[TEXTO]:
########################################

O dólar e os termômetros andam apostando corrida para ver
quem derrete o Brasil primeiro. Os dois vão perder, porque vilão aqui não tem
vez. O país já está sendo desmilinguido pelos heróis do povo. Veja a cena: João
Vaccari, o tesoureiro da revolução, é condenado a 15 anos de prisão na Operação
Lava-Jato; ao mesmo tempo e no mesmo planeta, o PT vira líder da proibição de
doações eleitorais por empresas — exatamente onde Vaccari fez a festa para
abarrotar os cofres do partido. Enquanto você olhava para esta cena de
moralização explícita, os companheiros no STF enfiavam a faca na Operação
Lava-Jato — em mais uma ação heroica para salvar o Brasil da gangue de Sergio
Moro.
O Supremo Tribunal companheiro só vai conseguir cozinhar a
Lava-Jato se você continuar olhando para a cena errada. Caso contrário, a
operação prosseguirá mais abrangente e infernal que um arrastão no Arpoador.
Podem fatiar à vontade, podem mandar processo até para o quintal do Sarney, que
a maior investigação da história da República haverá de varrer inexoravelmente
tudo, como água morro abaixo e fogo morro acima. Mas se você zapear para o
Discovery Channel, onde a reforma política do PT está salvando a democracia das
garras do capitalismo selvagem, a Lava-Jato poderá virar um retrato na parede de
um triplex no Guarujá.
Quem achava que tinha chegado ao fim a capacidade do
brasileiro de ser ludibriado pela demagogia coitada, errou feio. Eis que surge
o Partido dos Trabalhadores, todo melecado de pixulecos de variados calibres,
no centro de uma orgia bilionária onde inventou a propina oficial com doações
eleitorais de empresas, propondo o fim das… doações eleitorais de empresas.
Você teve que ouvir: o PT quer purificar o processo eleitoral brasileiro,
protegendo-o da influência do poder econômico. É o socialismo de porta de
cadeia.
O Brasil cai em todas, e não deixaria de cair em mais essa.
O companheiro monta em cima, rouba, estupra, enfia a mão na bolsa da vítima
tentando arrancar mais uma CPMF, e ao ser pego em flagrante, grita: vamos
discutir a relação! A vítima se senta, acende um cigarro, faz um ar inteligente
e começa a debater o celibato das empresas no bordel eleitoral. Contando,
ninguém acredita.
Boa parte das democracias no mundo permite a doação
eleitoral de empresas. E também há várias que não permitem. Evidentemente, o
problema não é esse. Os tesoureiros do PT ordenharam todo tipo de empresa no
caixa dois do mensalão, no caixa um do petrolão, e saberão atualizar seu manual
de extorsão de acordo com qualquer nova legislação vigente. Bandido é bandido —
e não é para eles que se legisla. O problema é que o Brasil tem bandidos do
bem, progressistas e humanitários. E quando eles gritam contra o poder
econômico — mesmo já sendo podres de ricos — os brasileiros se comovem.

########################################

[TRECHOS DOS REGISTROS]:
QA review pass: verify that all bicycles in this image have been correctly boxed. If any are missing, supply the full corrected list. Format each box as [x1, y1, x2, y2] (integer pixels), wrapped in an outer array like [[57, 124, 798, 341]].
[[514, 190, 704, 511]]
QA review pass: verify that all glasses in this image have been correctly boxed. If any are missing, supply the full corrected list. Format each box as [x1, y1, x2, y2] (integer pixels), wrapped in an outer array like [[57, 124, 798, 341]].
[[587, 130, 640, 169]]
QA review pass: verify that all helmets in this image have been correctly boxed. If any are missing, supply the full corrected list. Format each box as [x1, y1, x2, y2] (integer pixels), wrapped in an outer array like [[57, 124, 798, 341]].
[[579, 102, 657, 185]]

########################################

[O QUE FAZER]:
(a) Reescreva como tabela Markdown, com as colunas Linha e Conteúdo, os registros desde o seu início até a linha que contém "[[514, 190, 704, 511]]", incluindo as duas pontas. Numere cada linha e deixe de fora as linhas em branco.
(b) Prossiga o texto sobre o PT e a Operação Lava-Jato a partir da última frase apresentada.

[RESPOSTAS]:
(a)
| Linha | Conteúdo |
|---|---|
| 1 | QA review pass: verify that all bicycles in this image have been correctly boxed. If any are missing, supply the full corrected list. Format each box as [x1, y1, x2, y2] (integer pixels), wrapped in an outer array like [[57, 124, 798, 341]]. |
| 2 | [[514, 190, 704, 511]] |

(b)
Com a missão cumprida, tendo colado o selo oficial de
caloteiro na testa do Brasil após 12 anos de pilhagem, o governo popular
voltou-se para seu hobby predileto — a “construção de narrativas”, como definiu
o filósofo Gilberto Carvalho. Como a narrativa em curso é a de um governo
prestes a ser posto na rua, fez-se necessário recorrer aos efeitos especiais.
Os companheiros devem ter se perguntado se ainda havia algum
otário capaz de embarcar nas suas fantasias de esquerda, e a resposta
provavelmente foi: sempre há! Resposta certeira. Com um trabalho impecável da
co-irmã OAB (apelidada injustamente de Ordem dos Aloprados do Brasil) e do
companheiro Luis Roberto Barroso (o que decidiu que a quadrilha não era
quadrilha) o disco voador da moralização eleitoral petista pousou no Supremo.
Como todo disco voador que se preze, ele trazia uma mensagem
dos ETs — tornando sumariamente inconstitucionais as doações eleitorais de
empresas. Perfeitamente sintonizado com o mundo da Lua (e da estrela), o STF do
companheiro Lewandowski assinou embaixo. Spielberg talvez achasse um pouco
forte, mas dane-se o Spielberg. Ele entende de ET, não de PT — ou seja: em
termos de truques, é uma criança.
E foi assim que o Brasil inteiro se viu de repente coçando a
cabeça, como num arrastão de piolhos, tentando entender o que vale e o que não
vale nos mandatos vigentes e vindouros. Dá até para imaginar os heróis da luta
contra o capitalismo fumando seus charutos diante da TV e fazendo o célebre
top-top de Marco Aurélio Garcia: delícia de lambança. Do alto de sua narrativa
surrealista, Dilma Rousseff, a presidenta mulher, confirma a manobra do STF e
salva a democracia nacional do capitalismo selvagem.
Aí só fica faltando narrar um capítulo da história: os
capitalistas selvagens foram assaltados pelos oprimidos e o produto do roubo
elegeu Dilma Rousseff, conforme indica a Operação Lava-Jato. A não ser que
queira se refundar como cleptocracia, o Brasil terá que mandar os oprimidos
selvagens procurar seu final feliz na suíte do companheiro Vaccari.